**SELECTED TEXT**
•••••
We admit, we usually don’t think of fish as sexy — unless it’s sushi placed on a naked model’s body in the name of art. But Maria Finn, author of the new TED ebook The Whole Fish, says eating the creature can make sex better. In that case, we’ll have the seafood platter! Check out Finn’s simple tips on how to make fish a part of your day-to-day routine:
Finn: “Sustainable seafood is multi-faceted in how it impacts your sex life. First, eating fish that are rich in omega-3 fatty acids like wild salmon — and especially the fatty rich areas include the skin, belly, heads and eggs — and sardines. Along with wild salmon, sardines, anchovies, and herring make your hair shinier and your skin suppler. Eating oysters actually helps with collagen growth. So you’re more physically attractive.
“Studies have also shown that eating seafood raises IQ levels, so you’re smarter and this can help attract a mate. Omega-3 fatty acids also raise your serotonin levels, and this is in itself a mental aphrodisiac, and all the protein gives you physical stamina. Oysters are rich in zinc, and this increases sperm count as well as testosterone and estrogen levels. Then there are more abstract ways. Trying new foods with your partner means that you are being creative and adventurous together — if it happens in the kitchen, it can happen in the bedroom as well.”
What’s an easy way to incorporate fish into your diet without a lot of hassle?
•••••
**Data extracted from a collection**
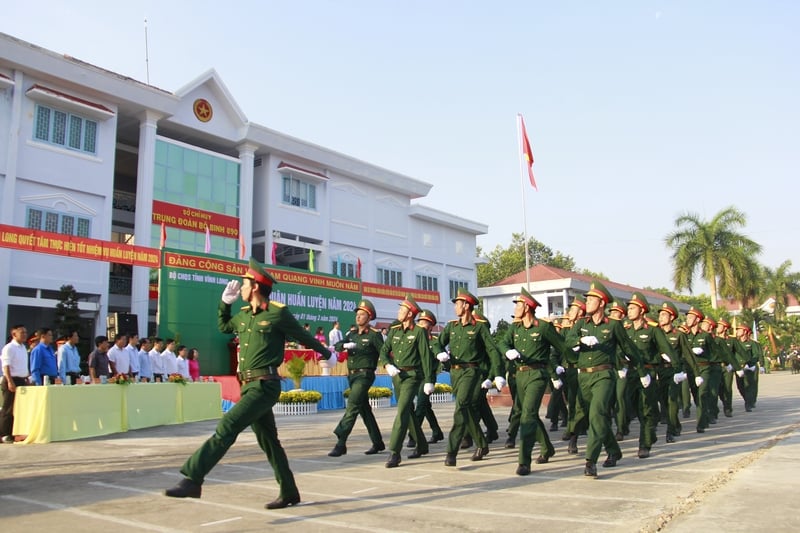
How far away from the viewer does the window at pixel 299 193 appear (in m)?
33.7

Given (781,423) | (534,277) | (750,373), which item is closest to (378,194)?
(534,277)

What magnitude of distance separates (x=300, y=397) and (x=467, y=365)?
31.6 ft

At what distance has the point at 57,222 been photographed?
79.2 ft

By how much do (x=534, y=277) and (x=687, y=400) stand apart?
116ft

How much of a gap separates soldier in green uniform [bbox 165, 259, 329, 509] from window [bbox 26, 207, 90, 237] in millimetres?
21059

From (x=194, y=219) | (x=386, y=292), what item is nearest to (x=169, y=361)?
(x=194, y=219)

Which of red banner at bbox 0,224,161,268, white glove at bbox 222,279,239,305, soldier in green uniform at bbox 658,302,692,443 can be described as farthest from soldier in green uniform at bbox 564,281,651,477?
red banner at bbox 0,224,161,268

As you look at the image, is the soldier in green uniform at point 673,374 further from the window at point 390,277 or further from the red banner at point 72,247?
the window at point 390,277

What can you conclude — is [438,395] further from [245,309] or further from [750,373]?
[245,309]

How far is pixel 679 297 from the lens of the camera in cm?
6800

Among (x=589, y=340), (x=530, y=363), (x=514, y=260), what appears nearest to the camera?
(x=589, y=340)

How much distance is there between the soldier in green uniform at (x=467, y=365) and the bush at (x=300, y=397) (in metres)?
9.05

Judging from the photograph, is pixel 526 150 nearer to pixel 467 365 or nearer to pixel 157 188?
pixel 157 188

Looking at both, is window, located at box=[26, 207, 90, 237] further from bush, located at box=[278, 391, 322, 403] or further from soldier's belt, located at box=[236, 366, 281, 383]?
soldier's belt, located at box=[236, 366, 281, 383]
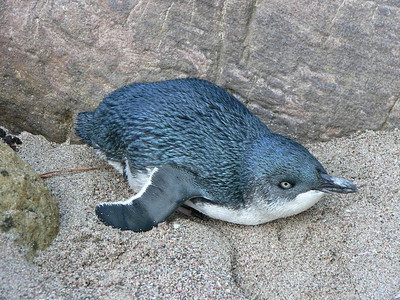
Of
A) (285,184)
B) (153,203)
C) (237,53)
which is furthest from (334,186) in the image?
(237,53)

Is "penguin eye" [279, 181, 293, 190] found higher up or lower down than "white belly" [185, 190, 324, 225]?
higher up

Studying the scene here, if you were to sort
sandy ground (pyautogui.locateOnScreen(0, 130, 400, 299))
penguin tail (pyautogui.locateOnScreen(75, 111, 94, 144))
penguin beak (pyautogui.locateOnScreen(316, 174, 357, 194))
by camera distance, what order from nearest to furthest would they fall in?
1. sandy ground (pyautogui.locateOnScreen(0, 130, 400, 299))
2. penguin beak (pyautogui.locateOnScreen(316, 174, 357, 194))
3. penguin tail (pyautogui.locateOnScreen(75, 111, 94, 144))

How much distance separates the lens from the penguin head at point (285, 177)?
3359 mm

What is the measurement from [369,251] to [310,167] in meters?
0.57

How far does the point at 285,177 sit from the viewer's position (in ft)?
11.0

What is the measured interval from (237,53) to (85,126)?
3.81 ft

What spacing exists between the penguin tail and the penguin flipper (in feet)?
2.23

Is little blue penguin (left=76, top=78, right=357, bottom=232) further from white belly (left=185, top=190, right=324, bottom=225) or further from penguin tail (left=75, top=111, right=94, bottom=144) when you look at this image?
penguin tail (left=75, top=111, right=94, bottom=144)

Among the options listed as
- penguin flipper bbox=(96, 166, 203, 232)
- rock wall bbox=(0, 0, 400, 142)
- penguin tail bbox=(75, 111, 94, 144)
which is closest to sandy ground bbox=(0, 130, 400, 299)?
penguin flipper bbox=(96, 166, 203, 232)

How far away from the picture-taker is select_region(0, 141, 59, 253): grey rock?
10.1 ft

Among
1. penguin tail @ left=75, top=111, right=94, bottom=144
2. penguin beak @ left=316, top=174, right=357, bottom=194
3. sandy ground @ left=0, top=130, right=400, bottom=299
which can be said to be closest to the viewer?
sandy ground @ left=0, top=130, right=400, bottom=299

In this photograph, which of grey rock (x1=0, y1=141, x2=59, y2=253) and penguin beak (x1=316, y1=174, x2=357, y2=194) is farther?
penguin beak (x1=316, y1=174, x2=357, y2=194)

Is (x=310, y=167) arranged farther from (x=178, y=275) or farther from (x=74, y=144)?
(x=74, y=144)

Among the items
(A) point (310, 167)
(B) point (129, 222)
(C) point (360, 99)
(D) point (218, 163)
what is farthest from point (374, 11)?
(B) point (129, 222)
•••••
**WHAT THIS EXERCISE ASKS**
A – Reproduce the seafood passage from "We admit, we" to "more physically attractive.".
B – Answer these questions from the seafood passage:
(i) What is the title of Maria Finn's new TED ebook?
(ii) Which fish are listed along with wild salmon as making hair shinier and skin suppler?
(iii) What are oysters said to be rich in?

**ANSWERS TO EACH TASK**
A –
We admit, we usually don’t think of fish as sexy — unless it’s sushi placed on a naked model’s body in the name of art. But Maria Finn, author of the new TED ebook The Whole Fish, says eating the creature can make sex better. In that case, we’ll have the seafood platter! Check out Finn’s simple tips on how to make fish a part of your day-to-day routine:
Finn: “Sustainable seafood is multi-faceted in how it impacts your sex life. First, eating fish that are rich in omega-3 fatty acids like wild salmon — and especially the fatty rich areas include the skin, belly, heads and eggs — and sardines. Along with wild salmon, sardines, anchovies, and herring make your hair shinier and your skin suppler. Eating oysters actually helps with collagen growth. So you’re more physically attractive.

B –
(i) The Whole Fish
(ii) Sardines, anchovies, and herring
(iii) Zinc